> [Excerpted passage]
* begin *
DeChristopher is an authority on making a political statement creatively. In December 2008, he fraudulently bid at a BLM auction of oil and drilling rights for land parcels in southern Utah. He also spreads his environmental ideas creatively at many of his public appearances. “There is a big connection between art and activism,” he explains.

Along with Peaceful Uprising, the environmentalist nonprofit organization that he co-founded, DeChristopher created a large papier-maché unicorn named Sustainable Seamus to show that clean coal, like the unicorn, is fiction. They used the unicorn in protests against Rep. Jim Matheson, D-Utah, and his “clean-coal” initiative. Now, Peaceful Uprising is putting on a puppet show to explore the relationship between citizen, government (a puppet) and corporations (also puppets), and how the true power for change lies within the collective people.

The puppet show will be featured at Kilby Court’s Activism Through Art program on Feb. 2.

According to DeChristopher, activism through art is effective because it provokes creative responses from the audience. Art and music, according to DeChristopher, create a stronger bond among audience members, strengthening the environmental movement.

These are all part of DeChristopher’s efforts to reframe the environmental movement. He’s persuading people to move away from being locked into the mentality of hyper-individualism, in which they feel powerless because no matter what they do—ride a bike to work, carpool, reuse grocery bags—it still isn’t enough to really make a difference.

“That’s disempowering,” he says. People must “start to realize that they are connected to something bigger, that they’re not just an isolated individual but they’re part of a citizenry, a huge powerful body.” When people realize this, DeChristopher says, “They start going after those big issues and not just sitting back.”

The Art through Activism program is designed to bring people together to increase solidarity and to further the impact of the environmental movement. In addition to Peaceful Uprising’s puppet show, Revengers of the Earth Injustice—a renegade troupe of performance-art activists—will put on a dance/comedy designed to help people embrace serious issues through unserious means. University of Utah professor and poet Heather Hirschi will read some of her poems. Local musicians Lauren Wood and La Farsa will fill in the gaps with original political music.

DeChristopher and company’s push for artistic activism is based on what has historically worked in civil activism. DeChristopher repeatedly cites Martin Luther King Jr. and the civil rights movement as one of the more successful efforts at changing policy. In the civil rights movement, more than a common belief united the movement; they were united through music. According to DeChristopher, the shared experience of singing together increased the solidarity between the people in the movement.
* end *
> [Data rows]
* begin *
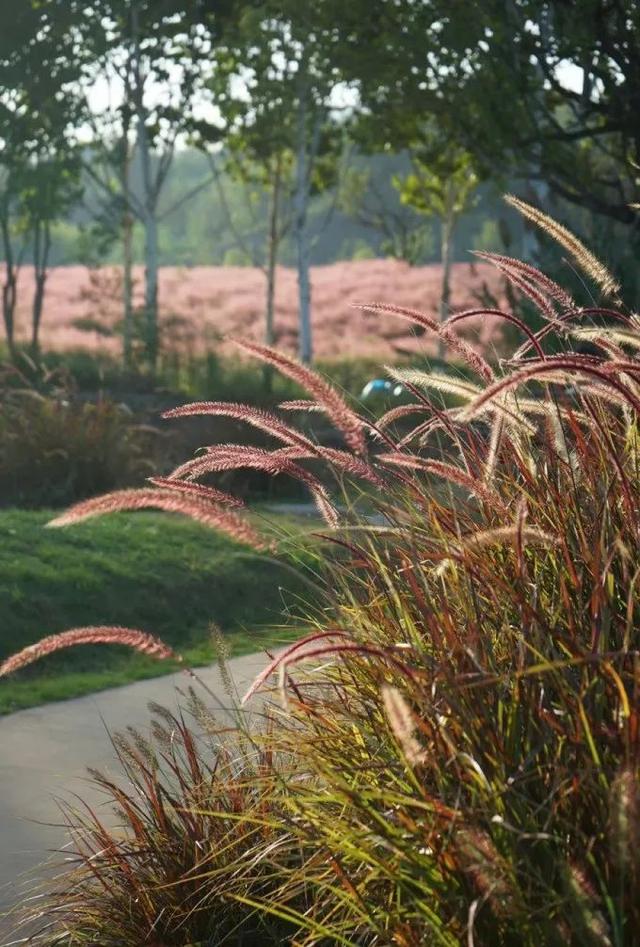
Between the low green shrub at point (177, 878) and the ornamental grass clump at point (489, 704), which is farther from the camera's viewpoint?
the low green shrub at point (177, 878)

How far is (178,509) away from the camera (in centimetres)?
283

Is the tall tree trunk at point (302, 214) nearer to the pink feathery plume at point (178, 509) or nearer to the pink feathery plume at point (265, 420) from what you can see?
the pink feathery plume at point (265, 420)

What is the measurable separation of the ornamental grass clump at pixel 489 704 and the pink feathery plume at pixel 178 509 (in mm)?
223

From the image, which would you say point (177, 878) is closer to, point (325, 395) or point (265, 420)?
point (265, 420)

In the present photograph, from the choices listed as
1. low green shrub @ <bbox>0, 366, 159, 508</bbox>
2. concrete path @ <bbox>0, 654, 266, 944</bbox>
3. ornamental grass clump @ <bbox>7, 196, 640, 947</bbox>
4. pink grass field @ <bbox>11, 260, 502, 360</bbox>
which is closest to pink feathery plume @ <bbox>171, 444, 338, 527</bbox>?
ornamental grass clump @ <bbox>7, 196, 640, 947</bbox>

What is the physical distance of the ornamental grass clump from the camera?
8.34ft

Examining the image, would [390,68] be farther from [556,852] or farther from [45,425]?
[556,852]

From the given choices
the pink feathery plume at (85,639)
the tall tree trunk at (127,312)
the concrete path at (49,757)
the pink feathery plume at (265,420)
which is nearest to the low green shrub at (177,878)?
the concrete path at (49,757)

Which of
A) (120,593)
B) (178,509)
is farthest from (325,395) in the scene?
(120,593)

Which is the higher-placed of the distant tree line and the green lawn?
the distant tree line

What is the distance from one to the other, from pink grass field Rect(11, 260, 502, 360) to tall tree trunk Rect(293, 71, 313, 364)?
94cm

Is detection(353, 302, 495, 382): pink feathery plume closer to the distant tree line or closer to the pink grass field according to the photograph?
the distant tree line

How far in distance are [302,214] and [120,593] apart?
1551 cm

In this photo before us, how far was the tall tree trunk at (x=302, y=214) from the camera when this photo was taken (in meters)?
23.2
* end *
* begin *
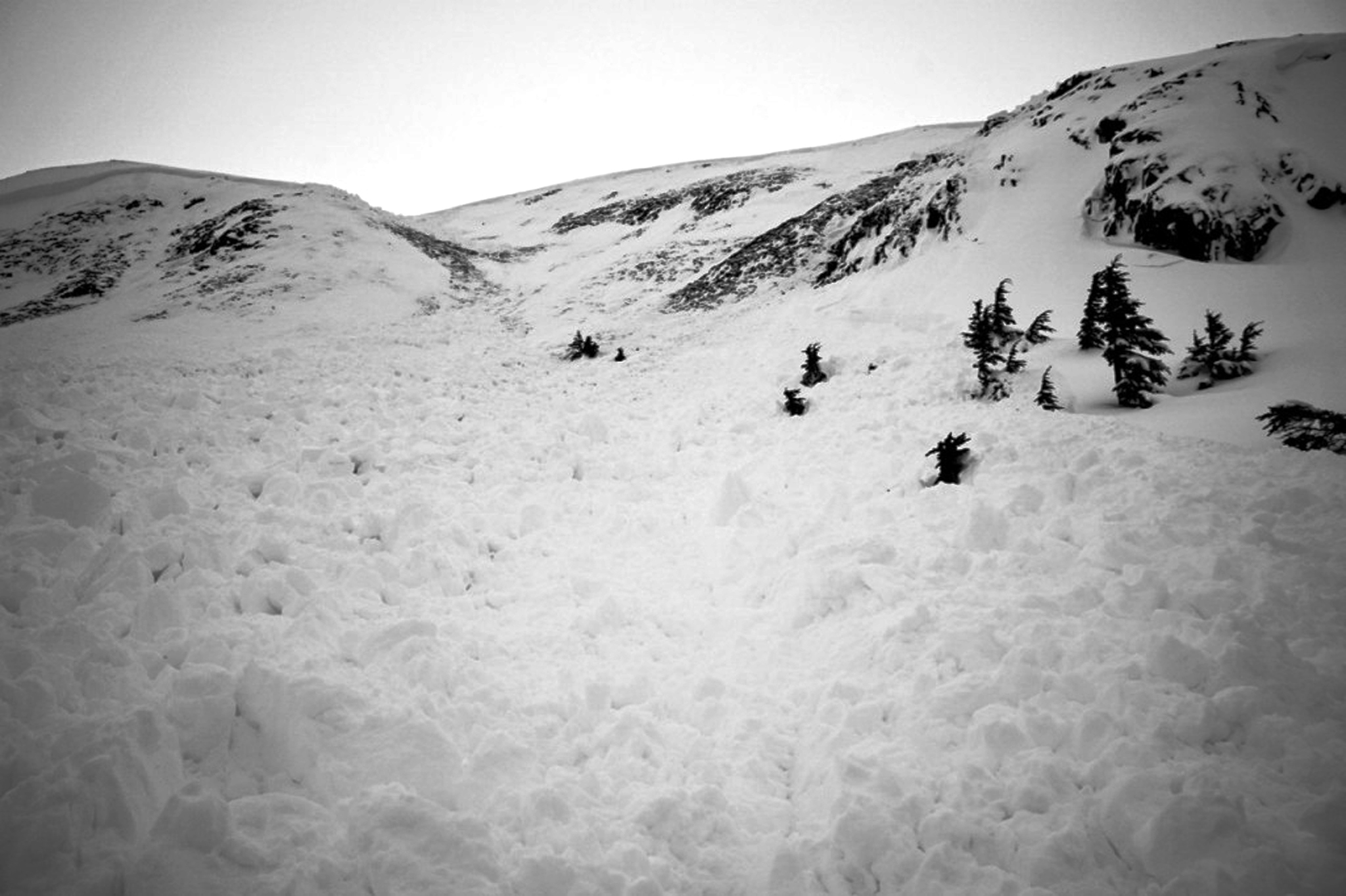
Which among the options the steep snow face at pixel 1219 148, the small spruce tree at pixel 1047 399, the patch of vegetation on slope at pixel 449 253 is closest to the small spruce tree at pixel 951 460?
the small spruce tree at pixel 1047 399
* end *
> [What this exercise asks]
A) Answer these questions using the DeChristopher article, one answer per line:
(i) What name was given to the papier-maché unicorn?
(ii) On what date will the puppet show be featured at Kilby Court?
(iii) What does DeChristopher repeatedly cite as one of the more successful efforts at changing policy?
B) Reproduce word for word the section of the DeChristopher article running from "The puppet show" to "strengthening the environmental movement.".
C) Carry on writing the DeChristopher article, picking up right after its final sentence.

> [Outputs in order]
A)
(i) Sustainable Seamus
(ii) Feb. 2
(iii) Martin Luther King Jr. and the civil rights movement

B)
The puppet show will be featured at Kilby Court’s Activism Through Art program on Feb. 2.

According to DeChristopher, activism through art is effective because it provokes creative responses from the audience. Art and music, according to DeChristopher, create a stronger bond among audience members, strengthening the environmental movement.

C)
In order to make an impact, people must join together and act as a unified group. DeChristopher refers to the Freedom Riders, who helped push the civil rights movement forward as a sort of epitome of citizen activists joining forces and making a large impact with a simple act. “When the Freedom Riders went to jail in Mississippi,” DeChristopher explains, “they isolated people by race and gender.” The black men were put in one wing of the jail, the white men another, and so on with the black and white women.

“At night,” DeChristopher continues, “each wing would start to sing as loud as they could for a few minutes and then get quiet. It would echo throughout the whole prison. When they would get quiet, another wing would sing as loud as they could and it would echo through the prison and tell the other groups that they were okay and they were still staying strong.

“That’s part of why we’re doing this thing at Kilby Court,” DeChristopher says. “We realize the power of people beginning to sing together.”

DeChristopher believes that the act of singing together increases the bond and makes the group stronger. “We’ll be a real movement when we sing like a movement. … Somewhere along the line of social movements, singing … got replaced by the three-word chant” (i.e., “No more war,” “Take back Earth,” “Anyone but Bush”).

“It’s not the same as the singing,” DeChristopher says of such slogans. “It doesn’t have the same connection. At Kilby Court, I’m hoping that we sing some protest songs.”

According to DeChristopher, people need to come together to make a difference. Isolated consumer action and “going green” aren’t enough. Art through Activism is designed to bring people together and prepare the movement for the next move.

DeChristopher is scheduled for trial for his actions Feb. 25. Activism through Art is one of many gatherings he is planning in the days leading up to his trial.

ACTIVISM THROUGH ART
Kilby Court
741 S. Kilby Court (330 West)
Wednesday, Feb. 2, 7 p.m.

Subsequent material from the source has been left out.